To be fair, there are arguments in favor of Netanyahu as well. Tourism is up and terrorism way down, and he does not appear to be inclined to military adventures. His reluctance to just pull out of the West Bank is not without reason (though a form of it is ultimately essential). There have been some infrastructure improvements (but not nearly enough). And he may be the world’s cleverest politician – a brilliant tactician and a communicator so phenomenally articulate that he might do good if he understood his country’s strategic needs.
But alas, he is on the wrong side of every one of the above issues, which is probably why the security chiefs consider him a menace. And I contend that despite the right’s resilient popularity the people are not with him really; he would never stand a chance if most people considered the issues and voted for what they actually want.
You don’t often win elections with rational arguments — but it cannot hurt to try. Yet all three Blue and White campaigns since last year have been timid about messaging these arguments in a manner that is powerful and clear, to the exasperation of those who want to see the center-left win.
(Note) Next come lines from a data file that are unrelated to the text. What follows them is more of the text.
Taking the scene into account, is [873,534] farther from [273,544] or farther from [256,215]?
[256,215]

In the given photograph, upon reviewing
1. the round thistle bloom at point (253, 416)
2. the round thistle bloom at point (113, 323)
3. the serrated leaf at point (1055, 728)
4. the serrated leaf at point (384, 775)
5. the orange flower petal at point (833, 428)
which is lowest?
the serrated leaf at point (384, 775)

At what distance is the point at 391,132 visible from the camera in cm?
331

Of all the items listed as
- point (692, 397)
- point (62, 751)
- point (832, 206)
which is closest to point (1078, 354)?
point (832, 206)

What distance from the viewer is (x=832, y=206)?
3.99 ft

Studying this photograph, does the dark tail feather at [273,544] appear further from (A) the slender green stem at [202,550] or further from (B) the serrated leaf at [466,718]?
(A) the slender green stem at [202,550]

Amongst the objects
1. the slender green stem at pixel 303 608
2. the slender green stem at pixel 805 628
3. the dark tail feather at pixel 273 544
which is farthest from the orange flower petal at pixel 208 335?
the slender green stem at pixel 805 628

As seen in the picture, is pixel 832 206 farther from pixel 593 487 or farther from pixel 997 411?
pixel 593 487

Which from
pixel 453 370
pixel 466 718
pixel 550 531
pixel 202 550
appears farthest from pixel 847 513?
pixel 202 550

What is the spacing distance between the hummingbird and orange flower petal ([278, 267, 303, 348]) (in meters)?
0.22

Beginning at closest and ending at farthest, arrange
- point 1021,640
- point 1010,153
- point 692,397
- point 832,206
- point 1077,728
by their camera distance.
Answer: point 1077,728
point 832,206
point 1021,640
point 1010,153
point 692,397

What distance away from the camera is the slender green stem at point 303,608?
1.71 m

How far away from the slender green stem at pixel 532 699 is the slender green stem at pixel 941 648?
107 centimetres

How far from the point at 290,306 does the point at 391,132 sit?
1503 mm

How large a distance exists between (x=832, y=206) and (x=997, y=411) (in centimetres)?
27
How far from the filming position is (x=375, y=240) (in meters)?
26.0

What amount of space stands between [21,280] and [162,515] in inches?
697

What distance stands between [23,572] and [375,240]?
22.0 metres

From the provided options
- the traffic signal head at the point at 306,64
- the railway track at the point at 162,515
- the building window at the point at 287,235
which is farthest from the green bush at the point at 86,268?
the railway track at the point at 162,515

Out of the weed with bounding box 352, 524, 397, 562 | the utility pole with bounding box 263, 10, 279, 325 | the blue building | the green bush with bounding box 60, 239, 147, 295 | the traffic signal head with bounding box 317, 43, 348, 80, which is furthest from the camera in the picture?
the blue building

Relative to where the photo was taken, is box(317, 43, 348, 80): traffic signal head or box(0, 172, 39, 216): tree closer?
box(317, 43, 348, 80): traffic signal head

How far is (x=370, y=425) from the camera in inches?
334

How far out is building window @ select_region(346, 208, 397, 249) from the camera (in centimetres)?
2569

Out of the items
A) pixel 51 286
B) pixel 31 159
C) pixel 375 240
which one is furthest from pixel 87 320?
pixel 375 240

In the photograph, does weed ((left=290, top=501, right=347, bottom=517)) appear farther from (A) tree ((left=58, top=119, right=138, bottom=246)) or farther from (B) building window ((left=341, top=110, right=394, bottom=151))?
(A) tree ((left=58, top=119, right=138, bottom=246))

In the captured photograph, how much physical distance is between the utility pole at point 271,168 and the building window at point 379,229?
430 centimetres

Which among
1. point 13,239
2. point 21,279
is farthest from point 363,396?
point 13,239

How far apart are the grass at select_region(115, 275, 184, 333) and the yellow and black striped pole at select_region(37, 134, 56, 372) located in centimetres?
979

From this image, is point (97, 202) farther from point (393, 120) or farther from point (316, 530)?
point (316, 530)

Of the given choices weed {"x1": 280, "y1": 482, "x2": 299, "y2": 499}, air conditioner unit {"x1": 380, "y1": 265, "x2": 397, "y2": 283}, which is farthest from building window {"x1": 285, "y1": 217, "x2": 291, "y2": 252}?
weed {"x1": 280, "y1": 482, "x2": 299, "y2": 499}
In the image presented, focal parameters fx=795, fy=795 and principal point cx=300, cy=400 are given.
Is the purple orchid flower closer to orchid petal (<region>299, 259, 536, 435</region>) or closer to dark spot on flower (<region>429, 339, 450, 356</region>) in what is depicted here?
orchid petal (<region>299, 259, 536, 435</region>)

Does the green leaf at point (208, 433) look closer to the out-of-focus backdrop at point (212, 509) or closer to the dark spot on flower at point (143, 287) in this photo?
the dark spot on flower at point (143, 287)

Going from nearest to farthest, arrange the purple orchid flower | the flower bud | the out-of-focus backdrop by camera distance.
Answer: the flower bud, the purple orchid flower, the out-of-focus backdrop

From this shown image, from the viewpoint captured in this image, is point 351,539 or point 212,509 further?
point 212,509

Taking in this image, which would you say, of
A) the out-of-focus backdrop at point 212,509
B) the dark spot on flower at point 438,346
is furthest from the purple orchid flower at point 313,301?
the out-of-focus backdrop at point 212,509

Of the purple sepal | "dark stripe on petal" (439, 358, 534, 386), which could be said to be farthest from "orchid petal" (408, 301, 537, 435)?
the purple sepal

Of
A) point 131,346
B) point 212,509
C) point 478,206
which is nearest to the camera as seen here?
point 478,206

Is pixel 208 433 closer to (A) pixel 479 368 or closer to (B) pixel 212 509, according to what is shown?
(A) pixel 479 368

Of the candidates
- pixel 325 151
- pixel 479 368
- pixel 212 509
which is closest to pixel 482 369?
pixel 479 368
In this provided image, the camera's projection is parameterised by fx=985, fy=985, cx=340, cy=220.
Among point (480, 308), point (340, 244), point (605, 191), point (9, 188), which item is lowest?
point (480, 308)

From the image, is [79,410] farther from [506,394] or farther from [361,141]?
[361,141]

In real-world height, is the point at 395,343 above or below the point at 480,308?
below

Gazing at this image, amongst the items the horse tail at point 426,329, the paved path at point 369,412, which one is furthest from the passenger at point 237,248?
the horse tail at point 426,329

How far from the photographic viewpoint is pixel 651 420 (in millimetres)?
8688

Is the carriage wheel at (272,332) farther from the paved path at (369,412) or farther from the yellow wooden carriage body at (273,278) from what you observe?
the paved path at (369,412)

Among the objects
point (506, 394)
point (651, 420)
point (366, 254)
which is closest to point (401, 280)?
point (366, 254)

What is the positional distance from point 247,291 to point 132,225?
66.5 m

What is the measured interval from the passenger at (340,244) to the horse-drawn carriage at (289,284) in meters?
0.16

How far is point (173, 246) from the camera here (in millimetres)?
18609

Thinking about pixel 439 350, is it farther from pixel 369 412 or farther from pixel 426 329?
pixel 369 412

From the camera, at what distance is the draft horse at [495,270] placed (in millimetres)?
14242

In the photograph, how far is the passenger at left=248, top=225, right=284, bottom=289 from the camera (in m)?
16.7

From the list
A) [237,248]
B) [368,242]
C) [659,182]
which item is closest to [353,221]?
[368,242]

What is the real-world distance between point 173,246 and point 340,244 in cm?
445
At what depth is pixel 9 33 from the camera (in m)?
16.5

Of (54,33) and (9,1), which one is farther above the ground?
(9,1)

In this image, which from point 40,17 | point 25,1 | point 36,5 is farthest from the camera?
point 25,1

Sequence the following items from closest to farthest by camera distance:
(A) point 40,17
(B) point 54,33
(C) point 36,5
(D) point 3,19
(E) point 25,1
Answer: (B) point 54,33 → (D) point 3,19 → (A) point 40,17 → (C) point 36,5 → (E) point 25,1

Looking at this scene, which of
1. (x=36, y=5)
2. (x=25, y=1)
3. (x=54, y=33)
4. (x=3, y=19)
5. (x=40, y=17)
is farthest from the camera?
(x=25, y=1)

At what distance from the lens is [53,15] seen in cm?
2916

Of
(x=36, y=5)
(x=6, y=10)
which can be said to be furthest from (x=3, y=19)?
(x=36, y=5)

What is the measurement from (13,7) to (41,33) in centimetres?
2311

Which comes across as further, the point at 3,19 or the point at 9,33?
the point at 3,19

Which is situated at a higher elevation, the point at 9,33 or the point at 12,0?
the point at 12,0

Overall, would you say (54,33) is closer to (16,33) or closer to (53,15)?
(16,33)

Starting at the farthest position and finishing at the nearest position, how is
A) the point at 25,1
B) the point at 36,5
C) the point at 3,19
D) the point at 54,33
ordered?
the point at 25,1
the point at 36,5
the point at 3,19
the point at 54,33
This restraint is generally understood to come from skittishness about alienating potential soft-right crossover voters or making enemies of the Haredim who might be coalition partners in some remotely plausible future constellation. It also sits more comfortably on the persona of its leader, who projects a solid and stolid decency but is not an agitator in the mold of the incumbent. Critically, though, it does not take heed of the elementary political imperative of controlling the message, projecting clarity, offering hope, and firing up your own base to get out and vote.
And so we have reached this juncture, where three military chiefs, three corruption counts, and three election campaigns do not appear to have sufficed for a knock-out blow to a catastrophic incumbency. And one is left, somewhat absurdly, hoping voters will decide at the last second to be rational.
Yet hope does spring eternal! Such is the human spirit. If voters use their heads, change may yet arrive. And some normality — that modest, quaint and nearly forgotten state — would follow in its wake.